Last year, Harold Camping, a self-proclaimed Biblical scholar, predicted Judgment Day would begin with global natural disaster on May 21st, 2011. I immediately penned this letter to Jesus to find out what to pack for the Rapture and the logistics of getting to heaven. When I learned many of us would be left behind, I suggested ways to thrive on our doomed planet, including real estate opportunities and gainful employment caring for pets left behind by Raptured owners.
As we all know, May 21st came and went without incident. But Camping knew the reason. God had come to Earth incognito and spiritually judged us all without revealing who would be saved. God had always intended to have a spiritual Judgment Day before the physical one but felt that only the threat of physical torment would get people to take Him seriously. That God is one mean practical joker.
When the world woke up October 22nd, Camping could claim no divine sleight of hand. He said he'd been wrong and that he was disappointed. Disappointed to be alive? He was 89 at the time. Could this be the first known case of attempted suicide by Rapture? At his age, his dream will be coming true mighty soon. He just won't be taking the rest of us with him. And the money he never returned? I'm pretty sure he can't take that with him, either.
With the help of Urban Dictionary, we coined a term for this phenomenon: no-pocalypse. We figured we were done this End of Days thing. But soon there was a new doomsday in town: December 21, 2012. It had something to do with the Mayan calendar or maybe Nostradamus wrote it after he caught syphilis on a trip to Mexico. Who knows?

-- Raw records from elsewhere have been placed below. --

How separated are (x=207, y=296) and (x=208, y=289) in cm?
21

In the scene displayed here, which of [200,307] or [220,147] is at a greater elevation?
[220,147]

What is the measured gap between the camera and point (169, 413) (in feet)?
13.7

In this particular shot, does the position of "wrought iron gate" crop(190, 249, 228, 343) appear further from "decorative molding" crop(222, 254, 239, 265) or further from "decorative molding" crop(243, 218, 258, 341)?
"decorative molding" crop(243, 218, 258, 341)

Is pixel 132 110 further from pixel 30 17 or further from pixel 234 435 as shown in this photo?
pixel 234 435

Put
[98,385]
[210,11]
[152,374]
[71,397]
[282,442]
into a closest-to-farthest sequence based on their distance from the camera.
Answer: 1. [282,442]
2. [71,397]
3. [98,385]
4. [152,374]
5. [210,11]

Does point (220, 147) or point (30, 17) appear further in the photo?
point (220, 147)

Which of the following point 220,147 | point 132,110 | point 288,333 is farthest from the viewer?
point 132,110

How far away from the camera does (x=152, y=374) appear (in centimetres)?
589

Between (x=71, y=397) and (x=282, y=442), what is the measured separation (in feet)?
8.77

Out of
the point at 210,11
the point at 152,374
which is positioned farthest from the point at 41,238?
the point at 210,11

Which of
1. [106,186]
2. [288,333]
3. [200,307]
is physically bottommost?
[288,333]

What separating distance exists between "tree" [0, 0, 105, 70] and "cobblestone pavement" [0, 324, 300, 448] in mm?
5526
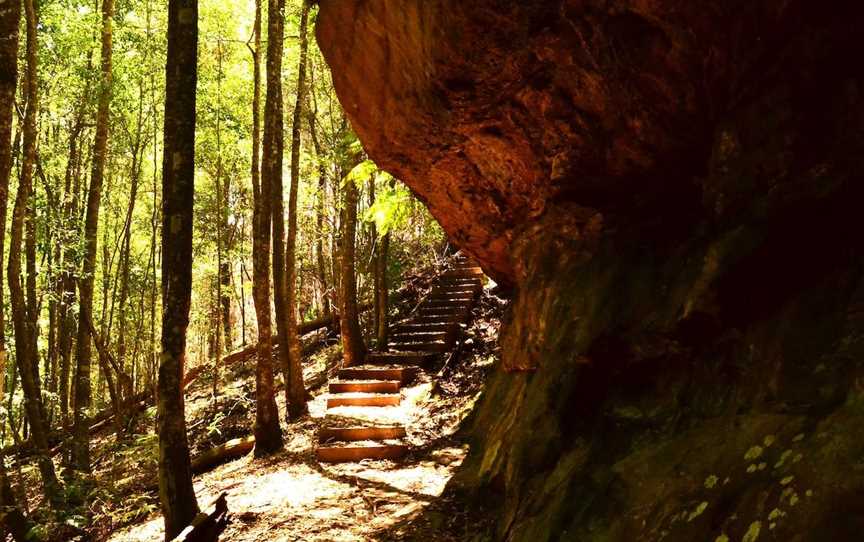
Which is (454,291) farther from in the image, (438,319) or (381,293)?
(381,293)

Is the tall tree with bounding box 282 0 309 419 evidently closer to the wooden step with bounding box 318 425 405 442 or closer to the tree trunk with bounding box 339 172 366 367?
the tree trunk with bounding box 339 172 366 367

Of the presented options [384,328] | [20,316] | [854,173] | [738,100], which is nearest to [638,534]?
[854,173]

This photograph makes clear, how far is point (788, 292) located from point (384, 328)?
11765 millimetres

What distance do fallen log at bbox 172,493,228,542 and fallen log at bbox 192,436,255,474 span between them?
3478 mm

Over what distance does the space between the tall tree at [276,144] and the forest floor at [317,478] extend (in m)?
2.71

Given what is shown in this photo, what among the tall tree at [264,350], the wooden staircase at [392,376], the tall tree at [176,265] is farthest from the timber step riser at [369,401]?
the tall tree at [176,265]

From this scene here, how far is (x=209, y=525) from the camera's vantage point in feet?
22.6

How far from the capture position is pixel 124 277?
15344 millimetres

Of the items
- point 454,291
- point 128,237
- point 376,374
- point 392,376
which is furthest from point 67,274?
point 454,291

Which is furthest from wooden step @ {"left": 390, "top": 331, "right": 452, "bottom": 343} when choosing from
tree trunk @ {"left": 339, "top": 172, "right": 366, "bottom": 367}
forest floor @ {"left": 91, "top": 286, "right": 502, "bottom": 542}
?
tree trunk @ {"left": 339, "top": 172, "right": 366, "bottom": 367}

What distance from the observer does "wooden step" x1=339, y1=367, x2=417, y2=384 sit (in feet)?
42.2

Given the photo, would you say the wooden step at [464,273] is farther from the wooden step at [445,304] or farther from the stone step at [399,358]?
the stone step at [399,358]

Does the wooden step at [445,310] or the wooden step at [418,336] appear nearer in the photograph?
the wooden step at [418,336]

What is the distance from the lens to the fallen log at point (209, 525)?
645 centimetres
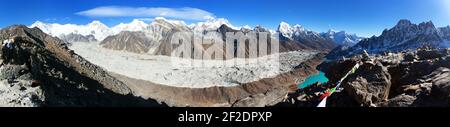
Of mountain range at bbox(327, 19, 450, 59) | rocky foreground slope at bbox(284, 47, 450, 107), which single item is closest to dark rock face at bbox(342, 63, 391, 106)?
rocky foreground slope at bbox(284, 47, 450, 107)

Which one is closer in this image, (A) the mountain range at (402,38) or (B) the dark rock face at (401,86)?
(B) the dark rock face at (401,86)

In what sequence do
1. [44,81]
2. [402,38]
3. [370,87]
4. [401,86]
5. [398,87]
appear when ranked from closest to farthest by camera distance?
[370,87]
[401,86]
[398,87]
[44,81]
[402,38]

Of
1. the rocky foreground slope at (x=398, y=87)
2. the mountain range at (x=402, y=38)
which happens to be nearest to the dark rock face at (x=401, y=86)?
the rocky foreground slope at (x=398, y=87)

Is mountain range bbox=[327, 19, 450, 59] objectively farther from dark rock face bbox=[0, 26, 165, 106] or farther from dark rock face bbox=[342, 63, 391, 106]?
dark rock face bbox=[342, 63, 391, 106]

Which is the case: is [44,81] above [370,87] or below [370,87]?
above

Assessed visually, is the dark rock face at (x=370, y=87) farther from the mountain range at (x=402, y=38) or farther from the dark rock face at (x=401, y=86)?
the mountain range at (x=402, y=38)

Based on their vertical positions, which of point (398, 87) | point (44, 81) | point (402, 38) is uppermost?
point (402, 38)

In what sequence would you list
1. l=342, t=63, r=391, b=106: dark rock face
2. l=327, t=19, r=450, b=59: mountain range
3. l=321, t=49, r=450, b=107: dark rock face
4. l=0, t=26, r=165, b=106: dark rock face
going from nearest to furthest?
l=321, t=49, r=450, b=107: dark rock face < l=342, t=63, r=391, b=106: dark rock face < l=0, t=26, r=165, b=106: dark rock face < l=327, t=19, r=450, b=59: mountain range

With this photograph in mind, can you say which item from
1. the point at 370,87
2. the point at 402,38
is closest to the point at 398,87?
the point at 370,87

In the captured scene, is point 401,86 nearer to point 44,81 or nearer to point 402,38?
point 44,81
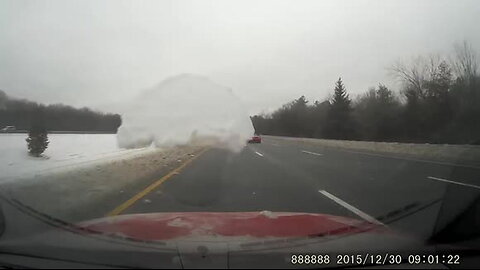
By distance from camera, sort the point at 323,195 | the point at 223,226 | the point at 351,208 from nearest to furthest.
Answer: the point at 223,226 → the point at 351,208 → the point at 323,195

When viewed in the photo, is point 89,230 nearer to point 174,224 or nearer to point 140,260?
point 174,224

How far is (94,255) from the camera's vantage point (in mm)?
4180

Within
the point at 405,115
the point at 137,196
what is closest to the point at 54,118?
the point at 137,196

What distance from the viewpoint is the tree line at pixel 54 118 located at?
18.4 m

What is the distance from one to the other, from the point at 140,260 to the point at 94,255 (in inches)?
16.5

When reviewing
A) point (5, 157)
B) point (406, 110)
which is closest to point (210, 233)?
point (5, 157)

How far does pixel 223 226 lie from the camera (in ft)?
16.4

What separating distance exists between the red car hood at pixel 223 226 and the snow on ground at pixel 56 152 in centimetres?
984

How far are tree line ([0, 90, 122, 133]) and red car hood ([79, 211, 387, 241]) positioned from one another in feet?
44.3

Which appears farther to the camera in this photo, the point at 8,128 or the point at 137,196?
the point at 8,128

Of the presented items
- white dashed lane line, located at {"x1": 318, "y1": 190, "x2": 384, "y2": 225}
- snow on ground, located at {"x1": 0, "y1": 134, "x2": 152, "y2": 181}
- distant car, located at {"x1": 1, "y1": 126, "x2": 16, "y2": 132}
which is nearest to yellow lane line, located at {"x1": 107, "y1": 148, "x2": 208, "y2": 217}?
snow on ground, located at {"x1": 0, "y1": 134, "x2": 152, "y2": 181}

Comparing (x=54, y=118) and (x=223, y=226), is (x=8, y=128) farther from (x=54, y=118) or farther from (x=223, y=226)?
(x=223, y=226)

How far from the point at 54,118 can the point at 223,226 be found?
19.2 m

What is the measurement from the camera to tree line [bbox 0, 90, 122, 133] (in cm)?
1839
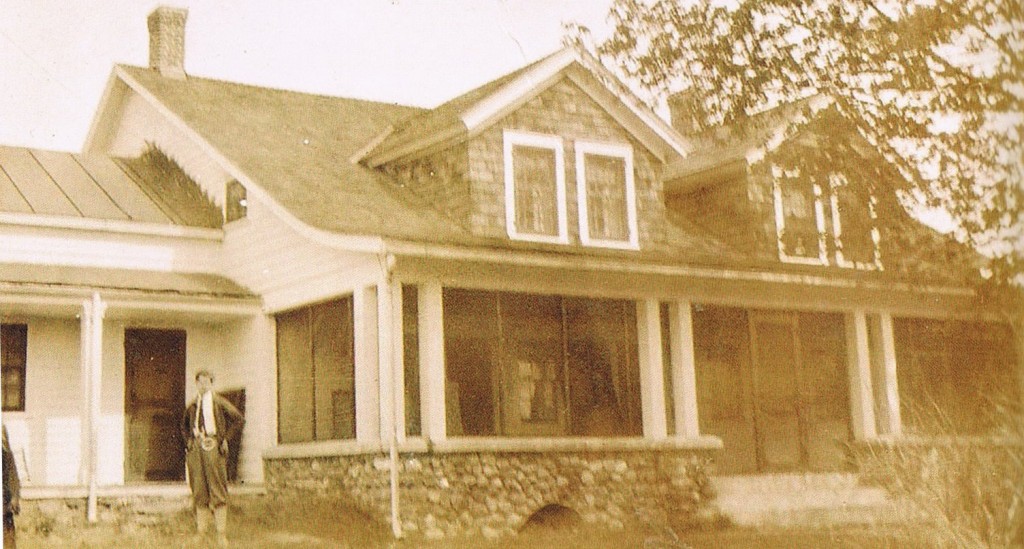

By this time, everyone's got an acute case of apocalypse fatigue. I don't think too many people have maxed out their credit cards or quit their jobs to hand out flyers warning about this one. It could be due to the Mayans themselves. They're a pretty secretive lot; I couldn't find even one to go on the record. Then I saw this movie, 2012, starring John Cusack.
He looks like he is having a very bad day, caught in a Dante-meets-North by Northwest nightmare. I'm pretty sure that smoke cloud is flipping him the bird. This is John Cusack, the adorable, eternally youthful face of a generation, whose performance in Say Anything made every girl demand romance and every guy hate him for it. His performance in Grosse Pointe Blank is under-appreciated, in my opinion, but I'm getting off-topic. My point is that this Mayan end-times prophecy must be true if John Cusack believes it.
It's December 22nd and the world didn't end. There's only one explanation: John Cusack leapt into his hot tub time machine and prevented the apocalypse. If you woke up this morning, it is only because John Cusack let you live.